There are Two Paths to Enlightenment


There are two paths to enlightenment: the ascetic and the ecstatic.

The ascetic way is the renunciation associated with hermits, monks, and priests who practice fasting, isolation, and celibacy to renounce the world's attachments. Through self-denial, the ascetics ween themselves from material pleasures like food, sex, drugs, etc. and by starving desire, they suffocate the ego and achieve liberation. The ascetics renounce family, friends, and work, retreating to caves, monasteries and priesthoods.
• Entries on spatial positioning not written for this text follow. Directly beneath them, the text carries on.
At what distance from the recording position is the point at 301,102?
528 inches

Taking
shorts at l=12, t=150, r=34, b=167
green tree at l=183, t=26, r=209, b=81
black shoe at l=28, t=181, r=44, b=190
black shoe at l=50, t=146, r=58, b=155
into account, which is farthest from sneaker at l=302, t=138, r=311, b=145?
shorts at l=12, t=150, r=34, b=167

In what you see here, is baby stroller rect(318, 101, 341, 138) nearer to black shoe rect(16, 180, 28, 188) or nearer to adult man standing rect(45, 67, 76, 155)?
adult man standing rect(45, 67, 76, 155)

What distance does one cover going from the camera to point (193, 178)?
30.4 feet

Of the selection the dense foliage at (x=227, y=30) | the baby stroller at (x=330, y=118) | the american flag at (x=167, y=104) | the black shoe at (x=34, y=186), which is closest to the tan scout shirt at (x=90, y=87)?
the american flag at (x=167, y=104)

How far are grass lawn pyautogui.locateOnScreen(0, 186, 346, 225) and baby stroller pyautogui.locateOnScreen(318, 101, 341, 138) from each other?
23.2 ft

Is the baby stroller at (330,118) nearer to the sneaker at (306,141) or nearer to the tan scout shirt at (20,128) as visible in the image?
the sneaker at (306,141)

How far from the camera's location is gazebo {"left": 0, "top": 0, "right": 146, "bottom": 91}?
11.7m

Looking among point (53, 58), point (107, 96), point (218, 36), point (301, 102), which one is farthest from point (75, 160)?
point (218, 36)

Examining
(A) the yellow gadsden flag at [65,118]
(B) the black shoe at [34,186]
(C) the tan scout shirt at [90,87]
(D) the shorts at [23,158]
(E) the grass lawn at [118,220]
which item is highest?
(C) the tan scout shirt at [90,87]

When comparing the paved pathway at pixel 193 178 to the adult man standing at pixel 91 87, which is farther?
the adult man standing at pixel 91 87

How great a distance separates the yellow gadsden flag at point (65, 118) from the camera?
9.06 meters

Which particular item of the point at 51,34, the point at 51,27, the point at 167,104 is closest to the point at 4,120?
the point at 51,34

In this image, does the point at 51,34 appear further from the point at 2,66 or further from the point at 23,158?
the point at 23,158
But the ecstatic path is more accessible to modern people who wish to engage in family life, the social sphere, and the world of work. The ecstatic way does not ask us to renounce anything, but instead asks us to embrace everything, everyone, and every moment as supremely divine. The ecstatics invite us to discover divinity in every breath, every thought, every movement of pleasure and pain. Ecstacy is not hedonism--it does not mean enslaving ourselves to desire. Rather, the ecstatic way permits us to enjoy the fruits of the world, but to do so with full awareness of the divine nature of the fruit. In ecstatic practice, we use food, sex, and mind-altering substances to experience the divine, and not just to satisfy cravings. We then work in the world without attachment to the result, but for the joy of the work itself. We're allowed to engage in loving relationships with friends, family, and lovers while recognizing their divinity.

Though we can't all retreat to a mountaintop to renounce the world, pretty much any of us can pause to mindfully embrace the myriad sensations of daily life as a divine symphony of creative ecstasy. So don't fear that spirituality is a retreat from the world when it can and should be a joyful embrace of it.